日本経団連タイムス No.2785 (2005年9月29日)

第10回日中産業シンポジウム開催/「日中通商・経済関係の拡大と両国企業の協力・連携」テーマに

−アジア地域包含した戦略的構想、奥田会長が必要性指摘


日本経団連(奥田碩会長)は13日、東京・大手町の経団連会館において、中国企業連合会(陳錦華会長)と共催で、「第10回日中産業シンポジウム」を開催した。同シンポジウムは、日中両国経営者の相互理解促進を目的に、毎年、両国で交互に開催しているもので、今回は「日中通商・経済関係の拡大と両国企業の協力・連携」がテーマ。日本経団連の奥田会長をはじめ、柴田昌治副会長、庄山悦彦副会長、草刈隆郎副会長、岡村正副会長ら両国企業の代表約40名が参加した。両国の経済・通商関係を拡大し、企業においても協力・連携を推進していくべきという方向性について、日中の認識は一致しているものの、実行面では種々の障壁や相手への理解不足が見られる。シンポジウムでは、これを克服するために、企業同士の一層の交流と協同が必要であることが確認された。

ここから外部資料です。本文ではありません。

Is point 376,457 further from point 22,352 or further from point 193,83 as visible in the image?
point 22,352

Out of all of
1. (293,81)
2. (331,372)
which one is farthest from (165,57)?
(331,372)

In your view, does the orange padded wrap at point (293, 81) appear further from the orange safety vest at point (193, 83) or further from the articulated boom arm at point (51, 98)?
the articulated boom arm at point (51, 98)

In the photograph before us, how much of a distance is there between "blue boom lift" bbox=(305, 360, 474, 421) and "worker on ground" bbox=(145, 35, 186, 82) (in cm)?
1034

冒頭のあいさつで奥田会長は、両国の通商・経済関係拡大のためには、アジアの経済発展を促して、より大きな市場を創出し、その中で国際分業に基づき両国の通商・経済関係を拡大していくというアジア地域を包含した戦略的構想が必要であると指摘。また、両国企業の協力・連携を考える上でも、アジアや世界レベルの影響を考慮し、持続的発展への寄与という視野を持つことが重要であると説いた。

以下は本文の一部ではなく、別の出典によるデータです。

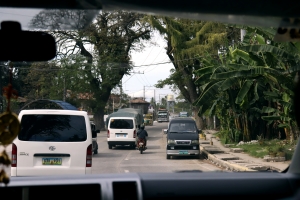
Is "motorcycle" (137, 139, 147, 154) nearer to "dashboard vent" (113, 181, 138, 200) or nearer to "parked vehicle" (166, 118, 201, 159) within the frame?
"parked vehicle" (166, 118, 201, 159)

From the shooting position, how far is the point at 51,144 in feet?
36.1

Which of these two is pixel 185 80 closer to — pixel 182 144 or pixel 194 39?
pixel 194 39

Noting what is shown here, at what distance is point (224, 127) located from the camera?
31828 millimetres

これを受けて、中国企業連合会の張彦寧常務副会長は、経済分野で相互補完関係にある両国は、中国の改革開放以来、貿易などの経済交流を順調に拡大してきたと述べ、さらなる交流の拡大を図り、WIN―WINの関係を築くため、両国の経営者が大いに知恵とアイデアを出し合わなければならないことを強調した。

討論においては、両国経済・通商関係の拡大の方策を探るというテーマの下、今後は2国間関係に加えて、東アジア全体の自由経済圏をめざして、韓国やASEANを含む、幅広い経済・通商関係を築くことが重要であるという点で、参加者の意見が一致した。

産業・企業レベルでの新たな協力・連携方策については、まず技術面で、中国側が、「日本企業は、さまざまな分野において、最新技術を中国に導入しない傾向にある」と主張した。これに対し、日本側は、「多くの最新技術を中国に導入しており、中国の経済発展に貢献してきた。そうでないと認識されるのは、中国側の未整備のインフラや不十分な受け入れ体制が影響しているのではないか」と述べるなど、意見の応酬があった。

企業間の人材面での協力については、人事制度なども含めて「現地化」を推進する日本企業の姿を、各社が事例を挙げて説明した。多くの日本企業が中国の人材を確保・定着させるのに苦労する中、解決策として、日本での留学経験のある中国人材を活用することが両国参加者から提案された。

市場へのアプローチ面での協力については多くの参加者が、両国企業には、中国市場、日本市場を協力して開拓するのみならず、今後、第3国市場、国際市場を協同して創出することが求められるとの意見を表明した。